This is the release of DOCK 5.1.0. This is the lastest full release of Dock that is built on the new C++ codebase. It contains all of the major dock functionality from DOCK 4, as well as a number of new functions. The next minor release will include MPI parallization, and an interface to the ZAP PB/SA library from Openeye Scientific software. All DOCK 5 licensees will be alerted of the incremental releases via email, and notices will be posted on the DOCK web site as well.

This release contains ligand I/O, rigid orienting, anchor first search, energy & contact scoring, GB/SA scoring, simplex minimization. The main additions to this release are:

· Automated matching

· Internal energy (used in flexible docking)

· Scoring function hierarchy

· New minimizer termination criteria

· Bugs addressed in

o Minimzer & optimizer classes

o GB/SA scoring

o Anchor & Grow

o Rigid orienting

o Atom typing

This version of DOCK is written in C++, and each of the major DOCK functions has been implemented as a class. Most classes are designed for maximum ease of debugging and validation, and are continually being optimized for performance. The Dock 5 developers manual will describe the API for each class in detail. The Dock 5 code manual will describe in detail the data structures and algorithms used in each class. These additional manuals will be completed soon, and released with the first minor incremental release.

Pictures with spatial data
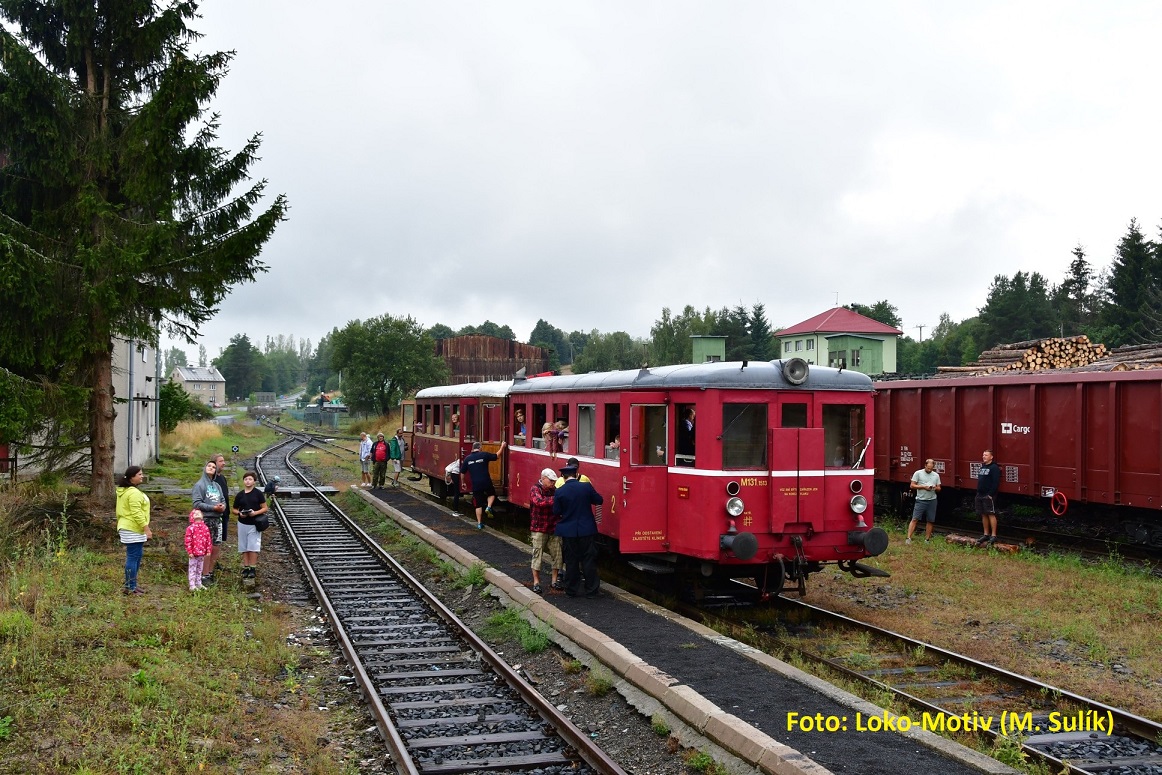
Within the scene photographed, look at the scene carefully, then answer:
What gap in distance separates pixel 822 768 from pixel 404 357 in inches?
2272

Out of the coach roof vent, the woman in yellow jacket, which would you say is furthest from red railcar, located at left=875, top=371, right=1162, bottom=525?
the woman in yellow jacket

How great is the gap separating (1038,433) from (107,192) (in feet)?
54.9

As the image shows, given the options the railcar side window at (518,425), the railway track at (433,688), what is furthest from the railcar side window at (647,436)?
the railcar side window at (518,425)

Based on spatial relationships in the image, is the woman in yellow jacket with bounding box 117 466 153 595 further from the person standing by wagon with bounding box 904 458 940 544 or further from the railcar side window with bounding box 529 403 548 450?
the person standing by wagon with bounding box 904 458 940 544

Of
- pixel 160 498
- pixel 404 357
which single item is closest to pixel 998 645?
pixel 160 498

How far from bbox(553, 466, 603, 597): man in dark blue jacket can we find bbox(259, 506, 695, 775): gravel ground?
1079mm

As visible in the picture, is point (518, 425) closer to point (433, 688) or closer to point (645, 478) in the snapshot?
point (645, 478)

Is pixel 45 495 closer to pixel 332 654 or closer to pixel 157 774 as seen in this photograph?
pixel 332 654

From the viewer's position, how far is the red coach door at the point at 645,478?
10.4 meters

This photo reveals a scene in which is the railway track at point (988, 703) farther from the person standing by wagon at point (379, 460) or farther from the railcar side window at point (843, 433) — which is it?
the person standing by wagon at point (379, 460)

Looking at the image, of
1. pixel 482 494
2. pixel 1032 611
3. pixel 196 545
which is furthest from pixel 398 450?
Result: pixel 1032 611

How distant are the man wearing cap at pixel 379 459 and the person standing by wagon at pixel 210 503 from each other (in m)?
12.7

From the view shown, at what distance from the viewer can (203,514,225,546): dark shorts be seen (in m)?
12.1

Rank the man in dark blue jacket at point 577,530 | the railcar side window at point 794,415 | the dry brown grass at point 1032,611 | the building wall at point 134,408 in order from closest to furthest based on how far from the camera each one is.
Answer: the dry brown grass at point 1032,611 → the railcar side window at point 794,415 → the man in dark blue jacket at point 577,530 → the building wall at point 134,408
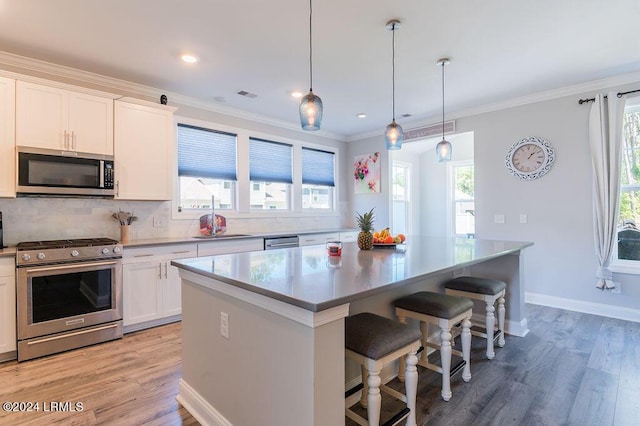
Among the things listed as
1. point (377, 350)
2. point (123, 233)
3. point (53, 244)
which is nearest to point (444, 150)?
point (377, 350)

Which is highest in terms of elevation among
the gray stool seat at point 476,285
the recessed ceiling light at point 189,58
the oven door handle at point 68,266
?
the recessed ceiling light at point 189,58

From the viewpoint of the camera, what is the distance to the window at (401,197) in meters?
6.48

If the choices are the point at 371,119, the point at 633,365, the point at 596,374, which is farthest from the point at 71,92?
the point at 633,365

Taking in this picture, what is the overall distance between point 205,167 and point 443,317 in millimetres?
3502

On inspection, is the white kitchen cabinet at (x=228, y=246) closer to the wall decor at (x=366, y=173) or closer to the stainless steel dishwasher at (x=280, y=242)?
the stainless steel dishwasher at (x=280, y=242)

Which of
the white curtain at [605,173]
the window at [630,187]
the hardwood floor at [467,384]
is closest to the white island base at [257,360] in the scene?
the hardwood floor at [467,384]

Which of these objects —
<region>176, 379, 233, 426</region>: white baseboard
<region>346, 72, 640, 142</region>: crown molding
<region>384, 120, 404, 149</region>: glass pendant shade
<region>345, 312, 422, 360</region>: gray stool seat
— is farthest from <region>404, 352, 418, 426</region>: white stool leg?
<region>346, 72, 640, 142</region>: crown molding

ACTIONS TO TAKE:
**A.** According to the DOCK release notes, in what programming language is this version of DOCK written?
**B.** Copy out the DOCK release notes between "o Rigid orienting" and "minor incremental release.", inclusive.

EXERCISE RESULTS:
**A.** C++

**B.**
o Rigid orienting

o Atom typing

This version of DOCK is written in C++, and each of the major DOCK functions has been implemented as a class. Most classes are designed for maximum ease of debugging and validation, and are continually being optimized for performance. The Dock 5 developers manual will describe the API for each class in detail. The Dock 5 code manual will describe in detail the data structures and algorithms used in each class. These additional manuals will be completed soon, and released with the first minor incremental release.